| DATA FOR THIS TASK |
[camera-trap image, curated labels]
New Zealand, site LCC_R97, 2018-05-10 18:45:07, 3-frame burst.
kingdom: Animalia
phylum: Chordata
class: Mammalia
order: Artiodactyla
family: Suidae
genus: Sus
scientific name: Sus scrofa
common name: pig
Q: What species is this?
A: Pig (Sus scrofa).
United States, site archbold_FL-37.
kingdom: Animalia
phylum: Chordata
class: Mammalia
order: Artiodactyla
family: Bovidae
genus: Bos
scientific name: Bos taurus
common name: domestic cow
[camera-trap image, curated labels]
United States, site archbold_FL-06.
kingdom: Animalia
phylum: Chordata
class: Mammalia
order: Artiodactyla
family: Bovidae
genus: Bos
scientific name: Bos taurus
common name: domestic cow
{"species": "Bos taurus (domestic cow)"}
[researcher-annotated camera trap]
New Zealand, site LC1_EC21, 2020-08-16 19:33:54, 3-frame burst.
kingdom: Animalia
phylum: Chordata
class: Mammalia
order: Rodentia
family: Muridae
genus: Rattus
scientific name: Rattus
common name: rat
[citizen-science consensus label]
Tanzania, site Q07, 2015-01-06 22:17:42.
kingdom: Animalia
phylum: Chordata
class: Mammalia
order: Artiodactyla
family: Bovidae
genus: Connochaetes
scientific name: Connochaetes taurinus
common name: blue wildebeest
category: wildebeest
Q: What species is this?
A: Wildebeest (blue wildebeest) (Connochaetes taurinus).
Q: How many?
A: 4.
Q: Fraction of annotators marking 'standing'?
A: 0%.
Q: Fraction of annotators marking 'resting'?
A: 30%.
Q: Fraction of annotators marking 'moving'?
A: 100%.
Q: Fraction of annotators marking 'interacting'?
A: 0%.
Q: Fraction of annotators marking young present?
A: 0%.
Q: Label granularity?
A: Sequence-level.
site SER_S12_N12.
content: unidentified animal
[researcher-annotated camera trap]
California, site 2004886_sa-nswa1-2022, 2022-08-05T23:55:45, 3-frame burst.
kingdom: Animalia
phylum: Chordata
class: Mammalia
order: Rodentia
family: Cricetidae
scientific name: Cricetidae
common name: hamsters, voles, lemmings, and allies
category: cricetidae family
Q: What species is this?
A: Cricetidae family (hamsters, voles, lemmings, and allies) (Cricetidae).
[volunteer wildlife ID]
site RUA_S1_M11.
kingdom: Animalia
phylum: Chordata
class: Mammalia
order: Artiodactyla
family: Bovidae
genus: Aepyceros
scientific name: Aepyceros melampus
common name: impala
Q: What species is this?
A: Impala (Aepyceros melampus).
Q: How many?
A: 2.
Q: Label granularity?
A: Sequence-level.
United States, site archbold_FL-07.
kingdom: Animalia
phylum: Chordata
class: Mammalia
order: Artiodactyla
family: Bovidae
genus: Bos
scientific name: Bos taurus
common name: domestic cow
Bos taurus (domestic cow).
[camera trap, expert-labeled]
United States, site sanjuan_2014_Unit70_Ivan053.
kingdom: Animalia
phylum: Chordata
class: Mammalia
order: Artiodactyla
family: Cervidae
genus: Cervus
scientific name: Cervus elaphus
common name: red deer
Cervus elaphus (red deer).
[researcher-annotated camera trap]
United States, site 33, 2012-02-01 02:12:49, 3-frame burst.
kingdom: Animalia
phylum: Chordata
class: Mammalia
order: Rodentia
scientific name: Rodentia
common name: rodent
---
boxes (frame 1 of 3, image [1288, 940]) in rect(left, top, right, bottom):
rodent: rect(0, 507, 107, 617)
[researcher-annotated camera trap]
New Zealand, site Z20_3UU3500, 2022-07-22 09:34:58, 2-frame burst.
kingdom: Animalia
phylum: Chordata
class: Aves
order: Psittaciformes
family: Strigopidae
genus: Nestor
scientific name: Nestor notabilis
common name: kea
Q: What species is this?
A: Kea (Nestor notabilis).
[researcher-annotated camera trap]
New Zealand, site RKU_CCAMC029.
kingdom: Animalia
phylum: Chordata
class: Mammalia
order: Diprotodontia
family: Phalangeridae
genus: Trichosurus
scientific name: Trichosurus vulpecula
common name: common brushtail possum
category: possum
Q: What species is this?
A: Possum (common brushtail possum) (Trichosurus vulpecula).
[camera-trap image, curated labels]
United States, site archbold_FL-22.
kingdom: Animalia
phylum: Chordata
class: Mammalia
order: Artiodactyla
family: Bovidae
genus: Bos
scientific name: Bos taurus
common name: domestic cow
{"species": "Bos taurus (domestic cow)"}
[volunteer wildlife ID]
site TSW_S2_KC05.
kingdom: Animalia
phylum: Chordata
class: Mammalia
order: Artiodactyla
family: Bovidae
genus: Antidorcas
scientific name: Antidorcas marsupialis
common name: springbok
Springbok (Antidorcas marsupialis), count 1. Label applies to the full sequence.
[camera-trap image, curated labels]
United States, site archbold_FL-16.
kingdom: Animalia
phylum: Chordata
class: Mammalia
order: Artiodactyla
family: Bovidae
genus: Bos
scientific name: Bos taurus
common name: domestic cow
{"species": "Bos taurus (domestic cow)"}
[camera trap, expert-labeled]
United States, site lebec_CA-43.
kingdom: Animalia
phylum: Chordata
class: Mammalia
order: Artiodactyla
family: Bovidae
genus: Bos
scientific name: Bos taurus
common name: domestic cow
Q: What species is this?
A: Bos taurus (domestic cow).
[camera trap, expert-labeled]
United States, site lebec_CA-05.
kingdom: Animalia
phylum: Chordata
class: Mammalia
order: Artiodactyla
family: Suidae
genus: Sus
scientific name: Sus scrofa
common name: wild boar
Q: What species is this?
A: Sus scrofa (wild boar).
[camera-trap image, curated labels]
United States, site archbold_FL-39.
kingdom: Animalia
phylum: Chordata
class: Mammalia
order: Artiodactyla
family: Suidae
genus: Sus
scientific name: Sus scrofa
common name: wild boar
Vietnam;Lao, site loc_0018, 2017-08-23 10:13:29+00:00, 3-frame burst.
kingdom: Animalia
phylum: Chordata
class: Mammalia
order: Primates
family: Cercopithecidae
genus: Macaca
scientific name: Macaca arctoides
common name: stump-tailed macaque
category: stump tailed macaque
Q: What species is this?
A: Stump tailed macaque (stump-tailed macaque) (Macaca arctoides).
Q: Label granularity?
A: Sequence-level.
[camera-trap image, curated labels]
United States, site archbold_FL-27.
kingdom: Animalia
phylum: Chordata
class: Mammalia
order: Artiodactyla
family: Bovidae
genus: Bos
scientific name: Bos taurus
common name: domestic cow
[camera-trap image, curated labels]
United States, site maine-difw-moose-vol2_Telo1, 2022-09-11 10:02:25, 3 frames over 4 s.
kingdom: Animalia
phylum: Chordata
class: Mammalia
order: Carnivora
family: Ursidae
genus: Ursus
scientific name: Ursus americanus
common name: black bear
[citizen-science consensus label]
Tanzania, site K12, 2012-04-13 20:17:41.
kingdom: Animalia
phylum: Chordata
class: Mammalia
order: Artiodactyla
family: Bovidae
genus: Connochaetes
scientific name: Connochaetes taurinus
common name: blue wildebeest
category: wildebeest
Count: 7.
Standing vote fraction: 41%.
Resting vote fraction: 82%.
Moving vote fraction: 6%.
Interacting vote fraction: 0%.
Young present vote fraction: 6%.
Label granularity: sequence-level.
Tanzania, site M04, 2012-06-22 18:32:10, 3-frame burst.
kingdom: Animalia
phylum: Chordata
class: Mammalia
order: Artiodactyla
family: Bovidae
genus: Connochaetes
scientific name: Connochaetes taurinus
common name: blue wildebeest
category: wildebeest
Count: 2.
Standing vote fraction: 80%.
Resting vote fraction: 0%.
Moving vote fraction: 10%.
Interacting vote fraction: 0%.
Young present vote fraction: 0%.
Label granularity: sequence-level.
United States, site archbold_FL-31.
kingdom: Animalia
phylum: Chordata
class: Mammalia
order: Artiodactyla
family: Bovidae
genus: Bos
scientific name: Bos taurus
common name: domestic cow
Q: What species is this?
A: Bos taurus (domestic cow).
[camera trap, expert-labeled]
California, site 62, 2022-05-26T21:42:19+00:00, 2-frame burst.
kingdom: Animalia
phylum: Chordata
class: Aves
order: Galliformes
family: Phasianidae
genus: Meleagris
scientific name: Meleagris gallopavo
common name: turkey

| WHAT IS BEING ASKED |
From the entries above, print the lines beginning at the one with "family: Strigopidae" and stopping after the one with "scientific name: Antidorcas marsupialis", exactly as written and with nothing else.

| COMPLETED TASK |
family: Strigopidae
genus: Nestor
scientific name: Nestor notabilis
common name: kea
Q: What species is this?
A: Kea (Nestor notabilis).
[researcher-annotated camera trap]
New Zealand, site RKU_CCAMC029.
kingdom: Animalia
phylum: Chordata
class: Mammalia
order: Diprotodontia
family: Phalangeridae
genus: Trichosurus
scientific name: Trichosurus vulpecula
common name: common brushtail possum
category: possum
Q: What species is this?
A: Possum (common brushtail possum) (Trichosurus vulpecula).
[camera-trap image, curated labels]
United States, site archbold_FL-22.
kingdom: Animalia
phylum: Chordata
class: Mammalia
order: Artiodactyla
family: Bovidae
genus: Bos
scientific name: Bos taurus
common name: domestic cow
{"species": "Bos taurus (domestic cow)"}
[volunteer wildlife ID]
site TSW_S2_KC05.
kingdom: Animalia
phylum: Chordata
class: Mammalia
order: Artiodactyla
family: Bovidae
genus: Antidorcas
scientific name: Antidorcas marsupialis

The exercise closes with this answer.